# EXERCISE REQUIREMENTS
Extract the entries in their exact form.

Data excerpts
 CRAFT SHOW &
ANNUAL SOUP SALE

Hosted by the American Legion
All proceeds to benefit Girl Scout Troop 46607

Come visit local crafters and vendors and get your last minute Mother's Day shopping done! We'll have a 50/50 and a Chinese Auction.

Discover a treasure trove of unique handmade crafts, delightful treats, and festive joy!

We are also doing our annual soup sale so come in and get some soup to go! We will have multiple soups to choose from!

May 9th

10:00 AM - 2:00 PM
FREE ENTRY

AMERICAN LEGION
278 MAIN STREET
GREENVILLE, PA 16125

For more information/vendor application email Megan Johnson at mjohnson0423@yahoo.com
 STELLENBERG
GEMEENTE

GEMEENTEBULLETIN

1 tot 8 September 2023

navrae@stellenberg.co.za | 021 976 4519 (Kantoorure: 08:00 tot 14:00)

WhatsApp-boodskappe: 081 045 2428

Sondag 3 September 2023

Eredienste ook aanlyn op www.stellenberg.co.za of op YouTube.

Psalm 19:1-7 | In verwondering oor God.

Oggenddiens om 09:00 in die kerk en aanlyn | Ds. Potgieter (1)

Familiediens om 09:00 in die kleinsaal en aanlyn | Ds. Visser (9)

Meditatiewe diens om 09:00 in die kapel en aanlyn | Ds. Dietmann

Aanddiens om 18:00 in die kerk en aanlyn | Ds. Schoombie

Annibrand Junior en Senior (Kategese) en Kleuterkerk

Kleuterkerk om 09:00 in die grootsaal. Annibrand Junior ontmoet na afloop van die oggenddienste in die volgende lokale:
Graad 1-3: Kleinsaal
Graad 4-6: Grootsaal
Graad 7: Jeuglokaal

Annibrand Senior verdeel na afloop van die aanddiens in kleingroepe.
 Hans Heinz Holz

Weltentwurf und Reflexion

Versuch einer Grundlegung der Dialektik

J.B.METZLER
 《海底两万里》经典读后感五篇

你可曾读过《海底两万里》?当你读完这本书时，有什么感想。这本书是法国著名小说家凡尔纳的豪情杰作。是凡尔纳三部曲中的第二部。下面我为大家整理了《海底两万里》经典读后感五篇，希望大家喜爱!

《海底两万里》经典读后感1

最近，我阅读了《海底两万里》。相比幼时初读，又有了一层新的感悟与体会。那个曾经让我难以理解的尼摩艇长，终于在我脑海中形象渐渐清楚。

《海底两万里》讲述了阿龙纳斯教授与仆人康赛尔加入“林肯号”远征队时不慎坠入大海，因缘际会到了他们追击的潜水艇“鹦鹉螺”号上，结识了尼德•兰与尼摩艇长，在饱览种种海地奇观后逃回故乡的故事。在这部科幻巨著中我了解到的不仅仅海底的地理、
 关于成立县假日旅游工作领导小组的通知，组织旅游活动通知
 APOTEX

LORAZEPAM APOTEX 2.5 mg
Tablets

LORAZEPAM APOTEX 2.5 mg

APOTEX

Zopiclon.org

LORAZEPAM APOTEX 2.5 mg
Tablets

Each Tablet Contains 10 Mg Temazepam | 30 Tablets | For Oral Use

# SOLUTION
 CRAFT SHOW &
ANNUAL SOUP SALE

Hosted by the American Legion
All proceeds to benefit Girl Scout Troop 46607

Come visit local crafters and vendors and get your last minute Mother's Day shopping done! We'll have a 50/50 and a Chinese Auction.

Discover a treasure trove of unique handmade crafts, delightful treats, and festive joy!

We are also doing our annual soup sale so come in and get some soup to go! We will have multiple soups to choose from!

May 9th

10:00 AM - 2:00 PM
FREE ENTRY

AMERICAN LEGION
278 MAIN STREET
GREENVILLE, PA 16125

For more information/vendor application email Megan Johnson at mjohnson0423@yahoo.com
 STELLENBERG
GEMEENTE

GEMEENTEBULLETIN

1 tot 8 September 2023

navrae@stellenberg.co.za | 021 976 4519 (Kantoorure: 08:00 tot 14:00)

WhatsApp-boodskappe: 081 045 2428

Sondag 3 September 2023

Eredienste ook aanlyn op www.stellenberg.co.za of op YouTube.

Psalm 19:1-7 | In verwondering oor God.

Oggenddiens om 09:00 in die kerk en aanlyn | Ds. Potgieter (1)

Familiediens om 09:00 in die kleinsaal en aanlyn | Ds. Visser (9)

Meditatiewe diens om 09:00 in die kapel en aanlyn | Ds. Dietmann

Aanddiens om 18:00 in die kerk en aanlyn | Ds. Schoombie

Annibrand Junior en Senior (Kategese) en Kleuterkerk

Kleuterkerk om 09:00 in die grootsaal. Annibrand Junior ontmoet na afloop van die oggenddienste in die volgende lokale:
Graad 1-3: Kleinsaal
Graad 4-6: Grootsaal
Graad 7: Jeuglokaal

Annibrand Senior verdeel na afloop van die aanddiens in kleingroepe.
 Hans Heinz Holz

Weltentwurf und Reflexion

Versuch einer Grundlegung der Dialektik

J.B.METZLER
 《海底两万里》经典读后感五篇

你可曾读过《海底两万里》?当你读完这本书时，有什么感想。这本书是法国著名小说家凡尔纳的豪情杰作。是凡尔纳三部曲中的第二部。下面我为大家整理了《海底两万里》经典读后感五篇，希望大家喜爱!

《海底两万里》经典读后感1

最近，我阅读了《海底两万里》。相比幼时初读，又有了一层新的感悟与体会。那个曾经让我难以理解的尼摩艇长，终于在我脑海中形象渐渐清楚。

《海底两万里》讲述了阿龙纳斯教授与仆人康赛尔加入“林肯号”远征队时不慎坠入大海，因缘际会到了他们追击的潜水艇“鹦鹉螺”号上，结识了尼德•兰与尼摩艇长，在饱览种种海地奇观后逃回故乡的故事。在这部科幻巨著中我了解到的不仅仅海底的地理、
 关于成立县假日旅游工作领导小组的通知，组织旅游活动通知
 APOTEX

LORAZEPAM APOTEX 2.5 mg
Tablets

LORAZEPAM APOTEX 2.5 mg

APOTEX

Zopiclon.org

LORAZEPAM APOTEX 2.5 mg
Tablets

Each Tablet Contains 10 Mg Temazepam | 30 Tablets | For Oral Use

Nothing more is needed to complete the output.